Interpolation theorem on $(0,2 \pi)$. Suppose $f \in L^2$ , the distribution derivative $f'' \in L^2$ ,then can we show that $f' \in L^2$ ?
Set $f(x)=\sum a_n e^{inx}$ and $ f''(x)=\sum b_n e^{inx}$ , then we have $$f''(x)=\lim_N \sum_{-N}^N -in^2 a_n e^{inx}$$ in the sense of distribution , so it suffice to show $b_n = -in^2 a_n$ . However , $e^{inx} \notin C_c^{\infty}(0,2 \pi)$ so we can not use it as a test function . And I can not imagine what does the Fourier series of such functions look like .

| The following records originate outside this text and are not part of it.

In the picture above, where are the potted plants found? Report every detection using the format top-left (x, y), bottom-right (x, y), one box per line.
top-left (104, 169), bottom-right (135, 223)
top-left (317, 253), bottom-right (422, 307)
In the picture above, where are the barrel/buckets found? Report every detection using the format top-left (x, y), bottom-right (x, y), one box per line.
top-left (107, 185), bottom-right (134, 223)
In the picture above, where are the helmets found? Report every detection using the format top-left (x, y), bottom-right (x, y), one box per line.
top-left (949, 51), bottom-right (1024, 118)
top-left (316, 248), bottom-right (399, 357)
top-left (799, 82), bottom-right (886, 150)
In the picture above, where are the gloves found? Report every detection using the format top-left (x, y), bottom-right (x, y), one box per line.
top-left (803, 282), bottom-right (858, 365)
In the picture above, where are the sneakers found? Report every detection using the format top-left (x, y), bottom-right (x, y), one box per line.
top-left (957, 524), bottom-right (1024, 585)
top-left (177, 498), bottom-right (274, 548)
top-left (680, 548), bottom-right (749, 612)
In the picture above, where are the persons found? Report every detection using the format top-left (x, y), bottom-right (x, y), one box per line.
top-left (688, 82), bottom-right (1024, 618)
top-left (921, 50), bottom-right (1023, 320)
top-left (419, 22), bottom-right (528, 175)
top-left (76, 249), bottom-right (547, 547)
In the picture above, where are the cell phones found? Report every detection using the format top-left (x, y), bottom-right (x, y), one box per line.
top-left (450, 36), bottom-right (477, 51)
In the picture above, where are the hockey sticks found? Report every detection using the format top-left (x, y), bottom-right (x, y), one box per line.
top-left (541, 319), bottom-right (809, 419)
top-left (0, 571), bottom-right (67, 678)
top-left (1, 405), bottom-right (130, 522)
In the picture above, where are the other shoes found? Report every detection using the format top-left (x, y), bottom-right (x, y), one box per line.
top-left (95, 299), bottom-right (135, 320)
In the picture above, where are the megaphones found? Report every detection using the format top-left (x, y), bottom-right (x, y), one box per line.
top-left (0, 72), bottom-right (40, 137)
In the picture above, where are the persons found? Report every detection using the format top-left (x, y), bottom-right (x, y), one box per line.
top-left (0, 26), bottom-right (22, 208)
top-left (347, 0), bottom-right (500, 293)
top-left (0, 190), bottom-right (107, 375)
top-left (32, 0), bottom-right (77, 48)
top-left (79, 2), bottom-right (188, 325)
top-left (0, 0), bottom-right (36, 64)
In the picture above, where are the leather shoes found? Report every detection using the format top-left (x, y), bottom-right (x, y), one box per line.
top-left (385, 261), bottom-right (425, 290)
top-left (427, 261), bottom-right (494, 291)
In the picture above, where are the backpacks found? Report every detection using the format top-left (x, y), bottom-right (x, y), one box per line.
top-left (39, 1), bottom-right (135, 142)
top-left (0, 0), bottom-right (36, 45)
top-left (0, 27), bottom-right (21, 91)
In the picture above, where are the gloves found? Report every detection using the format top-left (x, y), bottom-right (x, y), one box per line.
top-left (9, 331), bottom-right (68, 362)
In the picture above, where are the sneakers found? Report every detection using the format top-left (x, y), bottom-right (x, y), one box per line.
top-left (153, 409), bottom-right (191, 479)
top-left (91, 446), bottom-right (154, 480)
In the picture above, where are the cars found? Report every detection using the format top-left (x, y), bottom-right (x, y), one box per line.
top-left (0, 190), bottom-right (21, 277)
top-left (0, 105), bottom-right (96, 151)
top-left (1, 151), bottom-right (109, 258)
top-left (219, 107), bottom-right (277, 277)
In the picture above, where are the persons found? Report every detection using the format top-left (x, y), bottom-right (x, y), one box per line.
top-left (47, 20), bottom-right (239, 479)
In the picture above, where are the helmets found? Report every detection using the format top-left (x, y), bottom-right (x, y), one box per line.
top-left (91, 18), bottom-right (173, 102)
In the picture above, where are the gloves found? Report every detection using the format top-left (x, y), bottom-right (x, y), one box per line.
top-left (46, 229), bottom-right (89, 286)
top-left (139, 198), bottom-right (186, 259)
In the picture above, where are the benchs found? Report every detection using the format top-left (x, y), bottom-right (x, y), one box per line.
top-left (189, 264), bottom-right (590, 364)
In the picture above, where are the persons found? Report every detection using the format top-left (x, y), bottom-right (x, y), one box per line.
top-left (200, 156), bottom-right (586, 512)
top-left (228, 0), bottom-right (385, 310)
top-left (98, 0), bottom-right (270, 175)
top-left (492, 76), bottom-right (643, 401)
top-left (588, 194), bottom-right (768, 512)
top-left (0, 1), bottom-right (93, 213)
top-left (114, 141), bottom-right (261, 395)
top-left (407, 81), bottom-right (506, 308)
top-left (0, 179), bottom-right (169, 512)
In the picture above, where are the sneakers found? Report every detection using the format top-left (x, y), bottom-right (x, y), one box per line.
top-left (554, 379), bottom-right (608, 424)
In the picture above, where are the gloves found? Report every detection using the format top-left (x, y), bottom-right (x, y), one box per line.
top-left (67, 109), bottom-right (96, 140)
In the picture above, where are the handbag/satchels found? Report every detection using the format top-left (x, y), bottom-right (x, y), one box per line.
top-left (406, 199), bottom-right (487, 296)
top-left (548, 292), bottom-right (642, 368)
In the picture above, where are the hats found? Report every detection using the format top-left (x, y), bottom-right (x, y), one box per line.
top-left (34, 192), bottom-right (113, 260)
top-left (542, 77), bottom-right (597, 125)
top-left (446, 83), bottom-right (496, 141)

Let $\chi_{\epsilon}$ be mollifiers, it’s easy to see that $\chi_{\epsilon} * f$ (resp. $\chi_{\epsilon} * f’’=(\chi_{\epsilon} * f)’’$) is a smooth function with $L^2$-norm bounded by a constant times that of $f$ (resp. that of $f’’$), and that converges in $L^2$ to $f$ (resp. $f’’$).
But if $g$ is any smooth function on the circle, then $\int_a^b{g’\overline{g’}}=[\overline{g}g’]_a^b-\int_a^b{\overline{g}g’’}$ (as suggested by md2perpe’s comment), thus $\|g’\|_2^2 \leq \|g\|_2 \|g’’\|_2$. It follows that $\chi_{\epsilon} * f’=(\chi_{\epsilon}*f)’$ is Cauchy in $L^2$ and thus converges to a $L^2$ function $g$, but also converges to $f’$ in distribution. Therefore, $g=f’$ is $L^2$.